PCV2 Cap lysine residues 164, 179, and 191 are the sites of ubiquitination by pMKRN1. (A) Schematic diagram of N- and C-terminal truncation mutants of PCV2 Cap. (B) Mapping the regions of PCV2 Cap that interact with pMKRN1. HEK293T cells were transfected with plasmids to express Flag-pMKRN1 and Cap truncation mutants fused with the GFP tag, and lysates were immunoprecipitated with an anti-GFP antibody, followed by immunoblotting using an anti-MKRN1 antibody, anti-GFP antibody, or anti-β-actin antibody. The middle white space divides the samples that were resolved by two SDS-PAGEs due to the limit of the gel lanes. (C) PCV2 Cap containing amino acid residues 162 to 198 is degraded by pMKRN1. HEK293T cells were transfected with plasmids to express Flag-pMKRN1 and the indicated Cap mutants, and Western blotting was used to detect the levels of Cap mutant expression with anti-HA antibodies. (D to F) K164, K179, and K191 were the ubiquitination sites of the PCV2 Cap protein. The Cap lysine residues at residues 164, 179, and 191 were replaced with alanine (D). HEK293T cells were transfected to express Flag-pMKRN1 and the indicated Cap lysine mutants, Western blotting was used to detect the expression levels of Cap or mutants using anti-Cap antibodies (E), and the ubiquitination of Cap mutants was detected (F). These results were confirmed in three independent experiments.

FIG 8

Mutation of ubiquitination sites of Cap protein enhances the replication and pathogenesis of PCV2. (A to D) Mutant PCV2 (PCV2KmA) containing the three lysine residues (164, 179, and 191) replaced by alanine shows increased Cap levels and viral reproduction due to the loss of ubiquitination.
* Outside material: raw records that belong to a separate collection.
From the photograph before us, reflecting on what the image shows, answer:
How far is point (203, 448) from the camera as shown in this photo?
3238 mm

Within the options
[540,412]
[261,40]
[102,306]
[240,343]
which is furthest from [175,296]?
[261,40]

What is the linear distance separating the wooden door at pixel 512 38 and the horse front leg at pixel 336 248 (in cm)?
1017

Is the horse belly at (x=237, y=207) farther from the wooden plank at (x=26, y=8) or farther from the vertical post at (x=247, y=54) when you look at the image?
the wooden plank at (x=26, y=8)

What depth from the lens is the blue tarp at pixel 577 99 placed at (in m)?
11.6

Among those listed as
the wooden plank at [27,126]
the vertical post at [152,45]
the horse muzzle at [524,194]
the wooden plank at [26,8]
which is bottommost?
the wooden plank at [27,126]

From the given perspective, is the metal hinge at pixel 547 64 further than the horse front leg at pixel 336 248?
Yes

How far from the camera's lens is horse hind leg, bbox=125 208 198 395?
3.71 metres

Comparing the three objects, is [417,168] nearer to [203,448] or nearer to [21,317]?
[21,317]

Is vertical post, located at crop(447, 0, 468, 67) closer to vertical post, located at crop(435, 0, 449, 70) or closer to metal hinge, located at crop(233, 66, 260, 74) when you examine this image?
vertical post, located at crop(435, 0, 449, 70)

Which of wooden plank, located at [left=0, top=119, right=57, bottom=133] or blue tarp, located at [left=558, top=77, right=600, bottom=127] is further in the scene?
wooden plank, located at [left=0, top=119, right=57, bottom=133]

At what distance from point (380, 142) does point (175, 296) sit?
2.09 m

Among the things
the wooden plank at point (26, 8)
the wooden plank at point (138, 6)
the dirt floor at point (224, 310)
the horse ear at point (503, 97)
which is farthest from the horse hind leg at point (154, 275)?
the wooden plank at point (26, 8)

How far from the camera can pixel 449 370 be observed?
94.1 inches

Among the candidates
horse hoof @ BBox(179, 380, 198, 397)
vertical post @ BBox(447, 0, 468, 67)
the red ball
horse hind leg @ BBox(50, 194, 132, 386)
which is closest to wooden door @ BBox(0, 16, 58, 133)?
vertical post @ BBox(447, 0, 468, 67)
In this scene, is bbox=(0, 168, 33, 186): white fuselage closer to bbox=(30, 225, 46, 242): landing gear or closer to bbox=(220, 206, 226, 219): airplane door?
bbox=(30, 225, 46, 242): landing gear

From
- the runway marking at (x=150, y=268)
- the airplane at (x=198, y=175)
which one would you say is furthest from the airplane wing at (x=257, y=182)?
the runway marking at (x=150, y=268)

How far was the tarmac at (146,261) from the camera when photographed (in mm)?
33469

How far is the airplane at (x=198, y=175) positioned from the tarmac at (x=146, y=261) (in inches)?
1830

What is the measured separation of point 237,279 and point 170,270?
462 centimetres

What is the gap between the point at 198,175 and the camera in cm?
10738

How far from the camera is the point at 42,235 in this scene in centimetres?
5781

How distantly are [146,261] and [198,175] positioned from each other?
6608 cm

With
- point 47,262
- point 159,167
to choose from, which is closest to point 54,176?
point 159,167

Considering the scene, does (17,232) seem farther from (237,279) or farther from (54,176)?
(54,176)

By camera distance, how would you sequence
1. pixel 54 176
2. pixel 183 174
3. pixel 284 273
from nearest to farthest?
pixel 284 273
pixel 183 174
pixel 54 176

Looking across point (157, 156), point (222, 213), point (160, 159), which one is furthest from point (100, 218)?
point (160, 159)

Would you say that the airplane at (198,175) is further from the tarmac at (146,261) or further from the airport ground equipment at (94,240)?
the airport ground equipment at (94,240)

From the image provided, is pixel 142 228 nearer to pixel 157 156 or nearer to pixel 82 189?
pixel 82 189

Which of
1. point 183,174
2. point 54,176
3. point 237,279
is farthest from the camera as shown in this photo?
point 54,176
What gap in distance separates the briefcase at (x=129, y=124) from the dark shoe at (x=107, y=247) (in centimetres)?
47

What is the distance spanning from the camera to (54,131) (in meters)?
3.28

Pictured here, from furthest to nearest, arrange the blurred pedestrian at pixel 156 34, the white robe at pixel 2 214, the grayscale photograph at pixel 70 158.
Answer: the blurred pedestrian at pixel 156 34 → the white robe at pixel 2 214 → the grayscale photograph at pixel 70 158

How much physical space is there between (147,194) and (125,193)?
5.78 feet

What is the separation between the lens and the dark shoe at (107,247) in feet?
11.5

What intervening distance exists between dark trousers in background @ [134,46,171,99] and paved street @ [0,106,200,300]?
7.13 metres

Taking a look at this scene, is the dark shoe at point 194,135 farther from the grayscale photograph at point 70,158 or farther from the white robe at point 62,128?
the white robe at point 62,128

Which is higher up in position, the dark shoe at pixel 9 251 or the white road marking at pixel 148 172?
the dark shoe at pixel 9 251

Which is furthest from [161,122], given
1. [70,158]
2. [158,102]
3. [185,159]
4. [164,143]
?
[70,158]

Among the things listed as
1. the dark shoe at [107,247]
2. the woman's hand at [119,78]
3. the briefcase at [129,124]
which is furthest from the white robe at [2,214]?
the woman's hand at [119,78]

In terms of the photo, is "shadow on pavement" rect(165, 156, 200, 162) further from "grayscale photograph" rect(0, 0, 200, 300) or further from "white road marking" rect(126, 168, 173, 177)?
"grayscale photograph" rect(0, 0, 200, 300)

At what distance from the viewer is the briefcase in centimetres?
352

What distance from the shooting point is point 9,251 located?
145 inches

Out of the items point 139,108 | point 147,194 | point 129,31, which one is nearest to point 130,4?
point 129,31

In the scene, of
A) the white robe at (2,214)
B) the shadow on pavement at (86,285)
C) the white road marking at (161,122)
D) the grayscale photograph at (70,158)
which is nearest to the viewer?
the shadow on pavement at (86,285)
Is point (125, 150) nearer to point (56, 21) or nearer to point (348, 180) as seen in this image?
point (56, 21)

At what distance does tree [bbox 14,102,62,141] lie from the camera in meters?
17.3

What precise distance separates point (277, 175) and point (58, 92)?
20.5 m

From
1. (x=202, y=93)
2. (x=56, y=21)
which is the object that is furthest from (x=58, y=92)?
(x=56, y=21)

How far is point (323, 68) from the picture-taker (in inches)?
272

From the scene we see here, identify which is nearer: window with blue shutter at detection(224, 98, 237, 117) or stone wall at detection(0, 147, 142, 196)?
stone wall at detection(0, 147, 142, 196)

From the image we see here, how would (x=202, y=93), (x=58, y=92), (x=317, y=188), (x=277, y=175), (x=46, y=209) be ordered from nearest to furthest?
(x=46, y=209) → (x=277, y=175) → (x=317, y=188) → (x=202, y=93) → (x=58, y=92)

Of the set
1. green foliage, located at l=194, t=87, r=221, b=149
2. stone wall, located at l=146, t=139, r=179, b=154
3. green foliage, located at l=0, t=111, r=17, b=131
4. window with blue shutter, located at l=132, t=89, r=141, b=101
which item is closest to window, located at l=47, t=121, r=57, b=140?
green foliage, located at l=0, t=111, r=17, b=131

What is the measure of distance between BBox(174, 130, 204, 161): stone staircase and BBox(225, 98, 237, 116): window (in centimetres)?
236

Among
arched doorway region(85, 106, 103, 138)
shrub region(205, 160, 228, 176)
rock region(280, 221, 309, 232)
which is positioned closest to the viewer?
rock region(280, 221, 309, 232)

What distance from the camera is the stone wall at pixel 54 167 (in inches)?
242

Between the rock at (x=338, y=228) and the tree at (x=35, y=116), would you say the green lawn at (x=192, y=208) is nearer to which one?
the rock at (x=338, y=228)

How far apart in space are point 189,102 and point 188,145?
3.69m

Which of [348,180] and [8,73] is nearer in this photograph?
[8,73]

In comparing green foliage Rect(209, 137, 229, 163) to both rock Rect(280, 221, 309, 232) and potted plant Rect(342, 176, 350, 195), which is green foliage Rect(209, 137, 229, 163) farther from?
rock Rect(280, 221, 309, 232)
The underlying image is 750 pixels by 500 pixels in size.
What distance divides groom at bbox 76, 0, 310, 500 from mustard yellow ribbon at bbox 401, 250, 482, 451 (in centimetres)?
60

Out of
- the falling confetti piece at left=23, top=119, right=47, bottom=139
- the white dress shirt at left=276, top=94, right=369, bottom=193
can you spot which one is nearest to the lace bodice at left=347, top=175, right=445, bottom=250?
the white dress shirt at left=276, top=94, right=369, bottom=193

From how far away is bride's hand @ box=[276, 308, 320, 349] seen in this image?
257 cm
PK-15 cells were infected with PCV2 or PCV2KmA, and Cap ubiquitination was examined (A), Cap expression levels were determined (B), and viral copy numbers were measured by quantitative PCR (C). *, P < 0.05 versus PCV2-infected cells; **, P < 0.01 versus PCV2-infected cells. (D) 64PK^{pmkrn1−/−} cells were transfected with wild-type pMKRN1, the pMKRN1(H243E) mutant, or the pCI-neo vector, and then the cells were infected by PCV2 or the PCV2KmA mutant for 48 h and 72 h. Relative PCV2 or PCV2KmA levels were measured by quantitative PCR. **, P < 0.01 versus pCI-neo vector-transfected cells. (E to G) Piglets were infected with PCV2 or PCV2KmA (5 × 10⁵ TCID₅₀) by intranasal injection. The numbers of PCV2 copies in serum at the indicated times (E) and at 28 days postinfection of tissues (F) were measured by quantitative PCR. The pMKRN1 expression levels in tissues at 28 days postinfection were measured by Western blotting (G). $, P < 0.05; $$, P < 0.01; ns, not significant. Results were confirmed in three independent experiments. (H) Hematoxylin and eosin staining of lung and lymph node tissues and immunohistochemical staining with anti-ORF1 antibody of lung and lymph node tissues derived from PCV2- or PCV2KmA-infected piglets at 28 days postinfection. The streptavidin-biotin-peroxidase complex method with counterstaining with hematoxylin was used. The regions with black rectangles were amplified, and the images are shown on the right. Bars, 100 μm.